Hiring Managers won’t schedule a final round interview without a genuine desire to have you in their company. You are legitimately in the running to procure the job in question. At Excel Recruitment, we prepare candidates week in week out, and have been fed back some of this information from the companies we recruit for. Final round interviews are always the trickiest. Candidates often feel they have exhausted themselves, having already identified and sold themselves and their attributes.
In most cases final round interviews will take place in-store/on site. You will have illustrated that you have the skills for the job, now is the time for them to gauge mannerisms and your cultural fit, two very important facets that determine your success in a new job.
Whilst we recruit for a variety of positions and industries, these were the areas of focus that appear pertinent to any job.
Confidence is incredibly important in most situations, but particularly in interviews and especially in the final round.
- Going into the interview don’t show any self-doubt.
- Know your CV upside down, know your numbers, (KPIs, targets, profits, turnover) and know your capabilities with regard to this job.
- You have been impressed with your CV to be called for interview in the first place. You were invited back after meeting you; there is no reason why you shouldn’t be confident.
Know when to brag about your strong attributes, what positive and progressive changes and what you’ve achieved previous. Contrastingly, know when the right time to address your weak point is. Self-awareness isn’t arrogance, nor is it self-doubt. One thing to remember is to spin any weaknesses positively. An example that prevents you from sounding overconfident might be
- Acknowledging any weakness and showing tangible steps you’ve taken to improve.
ALWAYS prepare beforehand. This is one thing that couldn’t be emphasised by clients and consultants enough. Fail to prepare, prepare to fail. A phrase that typifies what will happen if you fail to do sufficient research.
Always have a back-up plan going in case something doesn’t go as planned. (One thing that is more popular over the last few months is a SWOT analysis by candidates.)
- Practice your presentation/answers and get feedback from friends and family about the language you are using.

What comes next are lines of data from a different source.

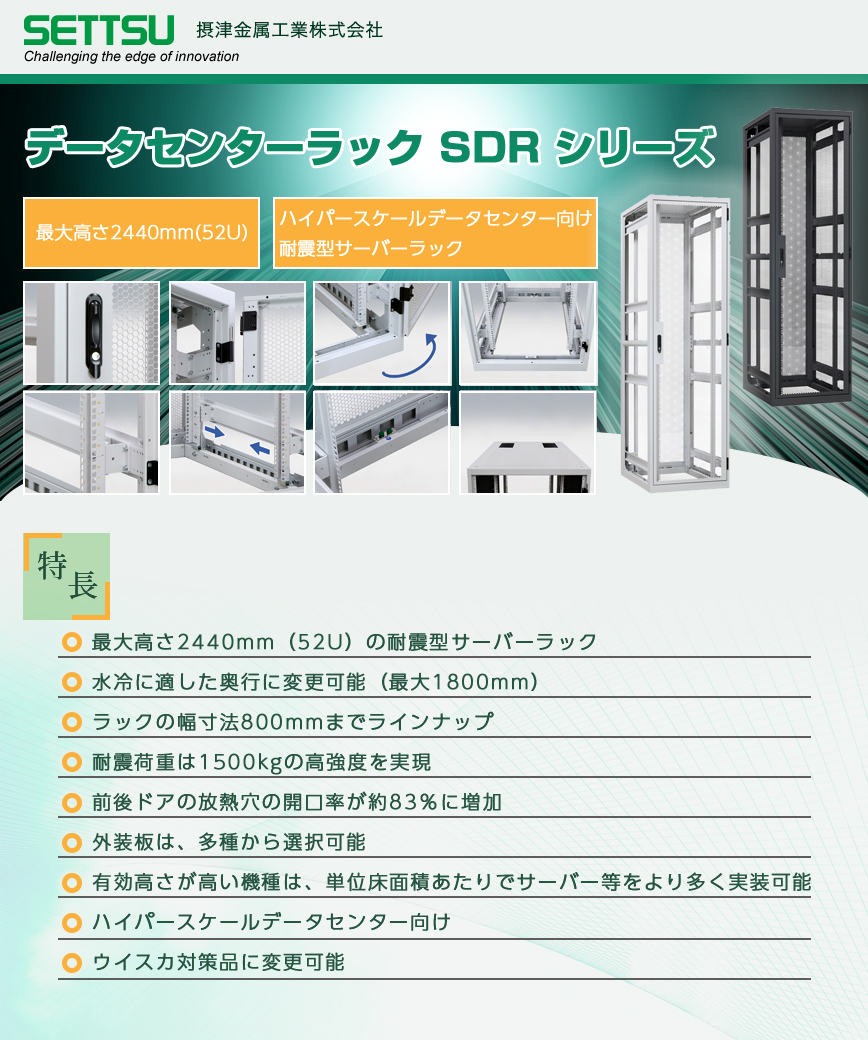 SETTSU 摂津金属工業株式会社
Challenging the edge of innovation

データセンターラック SDR シリーズ

最大高さ2440mm(52U)

ハイパースケールデータセンター向け
耐震型サーバーラック

特長

最大高さ2440mm（52U）の耐震型サーバーラック

水冷に適した奥行に変更可能（最大1800mm）

ラックの幅寸法800mmまでラインナップ

耐震荷重は1500kgの高強度を実現

前後ドアの放熱穴の開口率が約83％に増加

外装板は、多種から選択可能

有効高さが高い機種は、単位床面積あたりでサーバー等をより多く実装可能

ハイパースケールデータセンター向け

ウイスカ対策品に変更可能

- Don’t undervalue paper presentations. Be prepared for any glitches on the day, and back up such presentations to your email, drop box, google drive etc. so they are accessible on any device. Should all these fail, go old school with it printed out. It leaves you well prepared in terms of content and adequately prepared for every technical eventuality.
*One thing you need to be aware of at all times is that this is not your first interview. Unless you are meeting with totally different people, don’t bore the interviewees by talking about the same things you did in your first interview.
Companies want positivity. Speaking well of your past and current employers and showing excitement about the prospects of working with your new potential company, should be premise for all answer. Always focus on framing and presenting things positively. Potential employers expect you to really shine in a final round interview. Having said that, they also expect nervousness; you are human and they know that.
Other noteworthy things.
More specifically, ask thoughtful questions. Often candidates can be consumed by nerves and appear too enthused at things that aren’t important in the interview. Things like being shown the office, or fire escape. Always keep the focus on the job in question and always use this focus to build thoughtful questions. An easy one that illustrates your team awareness and fit into the team would be
- Have members of the team come from similar backgrounds to myself?
Focus on You
In final round interviews it is easy to run away with enthusiasm. Talk about potential projects you’ll be working on is naturally exciting. As is being shown all the office perks. Don’t let this be a distraction that takes away from you making your case for the position.
Put your personality across. Don’t let the severity of a final round interview deter you from building rapport. Hiring Managers appreciate a laugh (when relevant) too.
If you are unsuccessful in getting the job DON’T let it shatter your confidence. You have the skills, experience and determination to have got to final round. There are likely to be various factors that led to the decision to hire someone else; it doesn’t necessarily bear negatively on you as person or as a professional.